### Description of the task
Begin at the line containing "Vietnam;Lao, site loc_0257, 2018-12-08" in the entries below and end at the line containing "common name: roosevelt's muntjac"; transcribe that range exactly and nothing outside it.

[Saved data entries]
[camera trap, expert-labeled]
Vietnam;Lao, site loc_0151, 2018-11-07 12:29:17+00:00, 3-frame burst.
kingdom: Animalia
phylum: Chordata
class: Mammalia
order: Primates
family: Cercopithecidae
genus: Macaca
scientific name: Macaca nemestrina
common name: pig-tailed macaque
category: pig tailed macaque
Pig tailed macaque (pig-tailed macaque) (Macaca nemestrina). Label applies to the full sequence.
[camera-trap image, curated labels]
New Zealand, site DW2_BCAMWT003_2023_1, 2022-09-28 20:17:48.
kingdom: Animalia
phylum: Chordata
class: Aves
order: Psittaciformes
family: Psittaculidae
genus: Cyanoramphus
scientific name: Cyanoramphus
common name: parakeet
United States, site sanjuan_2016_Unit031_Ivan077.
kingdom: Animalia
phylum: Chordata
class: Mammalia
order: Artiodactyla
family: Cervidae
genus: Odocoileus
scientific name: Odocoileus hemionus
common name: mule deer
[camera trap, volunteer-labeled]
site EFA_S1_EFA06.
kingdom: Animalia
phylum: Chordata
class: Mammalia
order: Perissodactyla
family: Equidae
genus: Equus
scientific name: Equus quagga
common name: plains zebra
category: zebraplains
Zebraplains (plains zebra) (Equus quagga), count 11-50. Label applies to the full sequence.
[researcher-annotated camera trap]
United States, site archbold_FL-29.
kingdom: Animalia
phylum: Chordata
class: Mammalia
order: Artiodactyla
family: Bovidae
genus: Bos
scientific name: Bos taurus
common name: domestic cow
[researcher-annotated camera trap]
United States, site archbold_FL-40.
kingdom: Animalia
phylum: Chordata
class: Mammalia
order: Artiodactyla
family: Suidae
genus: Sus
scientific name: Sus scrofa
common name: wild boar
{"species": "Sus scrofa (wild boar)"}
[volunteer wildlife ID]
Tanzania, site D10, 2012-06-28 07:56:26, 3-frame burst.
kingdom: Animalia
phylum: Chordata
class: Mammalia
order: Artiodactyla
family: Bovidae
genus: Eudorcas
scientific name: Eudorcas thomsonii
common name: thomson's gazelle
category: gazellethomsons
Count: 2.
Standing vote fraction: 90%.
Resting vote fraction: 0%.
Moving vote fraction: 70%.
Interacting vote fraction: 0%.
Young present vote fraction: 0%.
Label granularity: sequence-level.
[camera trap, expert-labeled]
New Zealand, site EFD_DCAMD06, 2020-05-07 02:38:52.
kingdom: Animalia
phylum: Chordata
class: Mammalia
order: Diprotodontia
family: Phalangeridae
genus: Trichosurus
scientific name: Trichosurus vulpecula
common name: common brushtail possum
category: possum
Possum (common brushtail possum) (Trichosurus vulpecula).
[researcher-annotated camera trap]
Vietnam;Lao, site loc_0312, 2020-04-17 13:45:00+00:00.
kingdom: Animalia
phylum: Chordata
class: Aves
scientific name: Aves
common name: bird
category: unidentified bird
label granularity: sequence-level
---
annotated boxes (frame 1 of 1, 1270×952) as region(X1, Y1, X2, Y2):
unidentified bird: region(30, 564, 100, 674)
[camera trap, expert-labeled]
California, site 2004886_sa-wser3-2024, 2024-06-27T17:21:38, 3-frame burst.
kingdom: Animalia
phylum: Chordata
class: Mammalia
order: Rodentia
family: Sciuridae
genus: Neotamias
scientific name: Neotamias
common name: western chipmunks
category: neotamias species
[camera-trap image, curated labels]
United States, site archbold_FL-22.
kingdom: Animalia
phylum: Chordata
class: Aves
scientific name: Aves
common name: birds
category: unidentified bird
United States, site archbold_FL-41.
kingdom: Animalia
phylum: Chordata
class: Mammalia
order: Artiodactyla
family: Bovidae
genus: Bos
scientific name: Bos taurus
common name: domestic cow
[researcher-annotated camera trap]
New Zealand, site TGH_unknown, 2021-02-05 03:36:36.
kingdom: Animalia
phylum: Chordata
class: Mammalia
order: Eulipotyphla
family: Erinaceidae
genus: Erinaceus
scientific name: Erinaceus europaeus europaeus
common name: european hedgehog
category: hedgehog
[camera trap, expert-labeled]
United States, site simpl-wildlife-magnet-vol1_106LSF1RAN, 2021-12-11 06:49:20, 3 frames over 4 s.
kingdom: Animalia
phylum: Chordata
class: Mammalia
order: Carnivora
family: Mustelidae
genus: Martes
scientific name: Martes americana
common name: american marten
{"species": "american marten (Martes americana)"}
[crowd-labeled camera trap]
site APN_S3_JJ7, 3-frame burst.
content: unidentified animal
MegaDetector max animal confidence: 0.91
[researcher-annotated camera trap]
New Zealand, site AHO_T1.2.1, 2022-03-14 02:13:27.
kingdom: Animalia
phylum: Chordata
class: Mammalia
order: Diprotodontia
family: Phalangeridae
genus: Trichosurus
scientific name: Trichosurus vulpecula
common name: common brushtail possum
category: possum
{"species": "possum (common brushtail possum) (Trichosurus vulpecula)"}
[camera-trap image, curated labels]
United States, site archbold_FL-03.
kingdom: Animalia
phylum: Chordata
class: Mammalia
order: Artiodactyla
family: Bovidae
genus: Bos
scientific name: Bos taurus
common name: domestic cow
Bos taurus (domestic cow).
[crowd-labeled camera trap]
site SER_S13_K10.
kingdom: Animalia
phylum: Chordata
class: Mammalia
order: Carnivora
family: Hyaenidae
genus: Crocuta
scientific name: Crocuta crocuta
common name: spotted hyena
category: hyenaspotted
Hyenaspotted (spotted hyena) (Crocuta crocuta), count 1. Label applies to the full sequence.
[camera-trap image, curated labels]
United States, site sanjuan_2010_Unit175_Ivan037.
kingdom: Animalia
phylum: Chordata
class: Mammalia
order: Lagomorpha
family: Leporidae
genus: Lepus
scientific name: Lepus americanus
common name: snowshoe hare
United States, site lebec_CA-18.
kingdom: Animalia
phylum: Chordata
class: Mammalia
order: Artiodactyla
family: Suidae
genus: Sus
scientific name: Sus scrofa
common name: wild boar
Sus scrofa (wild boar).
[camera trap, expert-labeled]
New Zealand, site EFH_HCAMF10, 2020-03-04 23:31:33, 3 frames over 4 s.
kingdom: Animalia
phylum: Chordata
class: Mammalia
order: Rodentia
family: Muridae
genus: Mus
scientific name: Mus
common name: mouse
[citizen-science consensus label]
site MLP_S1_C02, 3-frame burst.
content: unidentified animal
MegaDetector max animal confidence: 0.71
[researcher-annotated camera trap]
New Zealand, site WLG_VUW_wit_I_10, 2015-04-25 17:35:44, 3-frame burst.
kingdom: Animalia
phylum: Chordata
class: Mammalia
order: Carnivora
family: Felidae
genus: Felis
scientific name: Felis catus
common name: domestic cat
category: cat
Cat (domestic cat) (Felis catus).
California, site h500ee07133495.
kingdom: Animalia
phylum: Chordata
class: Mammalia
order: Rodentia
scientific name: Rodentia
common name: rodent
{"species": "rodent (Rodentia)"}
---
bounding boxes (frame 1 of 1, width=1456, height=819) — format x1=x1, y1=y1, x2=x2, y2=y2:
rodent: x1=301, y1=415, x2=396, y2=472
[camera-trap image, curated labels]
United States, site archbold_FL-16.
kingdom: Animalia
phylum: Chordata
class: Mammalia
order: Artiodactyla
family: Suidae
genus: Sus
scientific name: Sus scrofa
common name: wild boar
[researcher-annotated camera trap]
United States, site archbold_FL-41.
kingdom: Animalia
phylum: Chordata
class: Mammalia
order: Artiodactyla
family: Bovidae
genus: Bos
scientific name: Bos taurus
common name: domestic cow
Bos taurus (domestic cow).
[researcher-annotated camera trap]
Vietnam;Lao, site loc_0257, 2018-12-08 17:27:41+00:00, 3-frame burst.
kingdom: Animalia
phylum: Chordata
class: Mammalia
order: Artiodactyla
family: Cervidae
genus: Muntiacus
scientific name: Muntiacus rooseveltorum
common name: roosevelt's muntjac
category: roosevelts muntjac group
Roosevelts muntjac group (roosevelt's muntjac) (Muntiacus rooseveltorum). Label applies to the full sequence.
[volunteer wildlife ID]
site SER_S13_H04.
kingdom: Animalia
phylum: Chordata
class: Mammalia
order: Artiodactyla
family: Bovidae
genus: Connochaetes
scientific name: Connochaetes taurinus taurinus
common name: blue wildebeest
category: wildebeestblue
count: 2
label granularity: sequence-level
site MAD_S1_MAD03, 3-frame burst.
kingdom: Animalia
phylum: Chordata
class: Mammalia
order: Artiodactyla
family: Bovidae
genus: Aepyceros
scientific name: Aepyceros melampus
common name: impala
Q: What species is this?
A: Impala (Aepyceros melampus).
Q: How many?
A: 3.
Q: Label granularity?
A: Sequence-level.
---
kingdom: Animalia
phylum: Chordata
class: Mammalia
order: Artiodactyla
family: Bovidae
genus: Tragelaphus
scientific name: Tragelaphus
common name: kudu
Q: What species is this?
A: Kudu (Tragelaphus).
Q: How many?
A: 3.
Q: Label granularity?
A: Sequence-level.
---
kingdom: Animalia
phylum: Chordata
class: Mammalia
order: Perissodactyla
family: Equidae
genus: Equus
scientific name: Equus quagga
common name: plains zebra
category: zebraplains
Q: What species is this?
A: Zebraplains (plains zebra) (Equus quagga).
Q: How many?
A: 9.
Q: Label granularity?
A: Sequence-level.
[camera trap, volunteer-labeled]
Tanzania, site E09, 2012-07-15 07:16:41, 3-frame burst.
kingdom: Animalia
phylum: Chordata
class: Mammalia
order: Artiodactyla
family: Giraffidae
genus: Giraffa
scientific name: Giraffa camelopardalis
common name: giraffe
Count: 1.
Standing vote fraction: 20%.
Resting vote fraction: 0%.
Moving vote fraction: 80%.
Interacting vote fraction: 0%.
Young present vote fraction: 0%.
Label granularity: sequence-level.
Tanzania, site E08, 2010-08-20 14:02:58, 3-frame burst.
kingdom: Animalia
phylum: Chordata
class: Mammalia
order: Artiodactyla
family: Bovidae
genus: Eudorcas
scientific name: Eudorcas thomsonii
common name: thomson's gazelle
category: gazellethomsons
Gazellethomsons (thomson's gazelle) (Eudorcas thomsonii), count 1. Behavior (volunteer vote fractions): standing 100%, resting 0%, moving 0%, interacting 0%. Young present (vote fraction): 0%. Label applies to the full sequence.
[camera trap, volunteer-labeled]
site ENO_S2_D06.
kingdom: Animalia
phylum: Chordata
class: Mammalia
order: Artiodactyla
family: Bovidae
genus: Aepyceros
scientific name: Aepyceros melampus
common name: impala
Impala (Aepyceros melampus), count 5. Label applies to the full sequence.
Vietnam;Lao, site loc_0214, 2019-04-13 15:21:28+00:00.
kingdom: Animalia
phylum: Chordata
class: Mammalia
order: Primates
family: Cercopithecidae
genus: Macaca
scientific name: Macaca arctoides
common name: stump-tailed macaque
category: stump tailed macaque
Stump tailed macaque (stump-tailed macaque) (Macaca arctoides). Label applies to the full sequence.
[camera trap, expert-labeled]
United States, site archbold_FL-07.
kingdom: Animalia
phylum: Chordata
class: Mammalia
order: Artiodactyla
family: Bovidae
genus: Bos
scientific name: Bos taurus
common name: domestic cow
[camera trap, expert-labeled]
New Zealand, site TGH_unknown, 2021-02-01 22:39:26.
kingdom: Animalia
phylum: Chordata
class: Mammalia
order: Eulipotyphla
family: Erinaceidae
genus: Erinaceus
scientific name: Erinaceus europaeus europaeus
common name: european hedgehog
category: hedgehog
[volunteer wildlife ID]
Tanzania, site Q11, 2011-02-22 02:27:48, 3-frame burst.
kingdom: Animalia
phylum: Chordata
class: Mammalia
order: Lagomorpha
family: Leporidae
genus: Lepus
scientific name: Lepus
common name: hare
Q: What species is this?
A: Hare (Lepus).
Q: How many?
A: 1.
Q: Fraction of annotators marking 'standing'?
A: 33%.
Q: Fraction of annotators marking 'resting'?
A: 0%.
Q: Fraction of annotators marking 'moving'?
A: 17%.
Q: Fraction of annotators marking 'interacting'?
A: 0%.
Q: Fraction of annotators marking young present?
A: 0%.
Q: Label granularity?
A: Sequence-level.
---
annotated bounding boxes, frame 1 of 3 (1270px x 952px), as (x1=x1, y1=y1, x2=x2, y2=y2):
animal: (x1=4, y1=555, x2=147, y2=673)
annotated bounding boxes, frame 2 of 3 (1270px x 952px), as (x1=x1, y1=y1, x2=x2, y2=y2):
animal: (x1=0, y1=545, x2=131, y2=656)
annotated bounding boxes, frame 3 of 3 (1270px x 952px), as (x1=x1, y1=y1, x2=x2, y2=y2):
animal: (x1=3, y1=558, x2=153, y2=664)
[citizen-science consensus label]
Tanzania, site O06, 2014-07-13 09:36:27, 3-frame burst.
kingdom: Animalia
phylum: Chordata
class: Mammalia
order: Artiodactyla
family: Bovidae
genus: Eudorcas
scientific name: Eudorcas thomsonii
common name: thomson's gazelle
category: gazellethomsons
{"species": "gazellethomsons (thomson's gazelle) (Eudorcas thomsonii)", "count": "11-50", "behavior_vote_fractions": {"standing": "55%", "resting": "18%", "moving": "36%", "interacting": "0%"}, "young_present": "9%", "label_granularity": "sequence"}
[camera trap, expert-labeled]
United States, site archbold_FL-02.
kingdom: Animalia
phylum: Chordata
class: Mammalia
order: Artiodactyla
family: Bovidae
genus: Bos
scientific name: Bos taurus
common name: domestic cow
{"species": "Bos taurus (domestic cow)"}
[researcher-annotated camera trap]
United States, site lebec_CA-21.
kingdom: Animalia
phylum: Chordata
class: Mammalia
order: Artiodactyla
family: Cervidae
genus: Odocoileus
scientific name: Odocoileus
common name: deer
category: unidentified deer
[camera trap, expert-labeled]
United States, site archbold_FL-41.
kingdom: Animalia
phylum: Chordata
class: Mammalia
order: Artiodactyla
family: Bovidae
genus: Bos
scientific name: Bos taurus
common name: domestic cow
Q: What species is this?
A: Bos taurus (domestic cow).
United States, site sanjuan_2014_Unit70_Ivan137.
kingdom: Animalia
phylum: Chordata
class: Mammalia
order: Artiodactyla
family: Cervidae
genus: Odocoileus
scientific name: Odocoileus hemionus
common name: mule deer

### Your solution
Vietnam;Lao, site loc_0257, 2018-12-08 17:27:41+00:00, 3-frame burst.
kingdom: Animalia
phylum: Chordata
class: Mammalia
order: Artiodactyla
family: Cervidae
genus: Muntiacus
scientific name: Muntiacus rooseveltorum
common name: roosevelt's muntjac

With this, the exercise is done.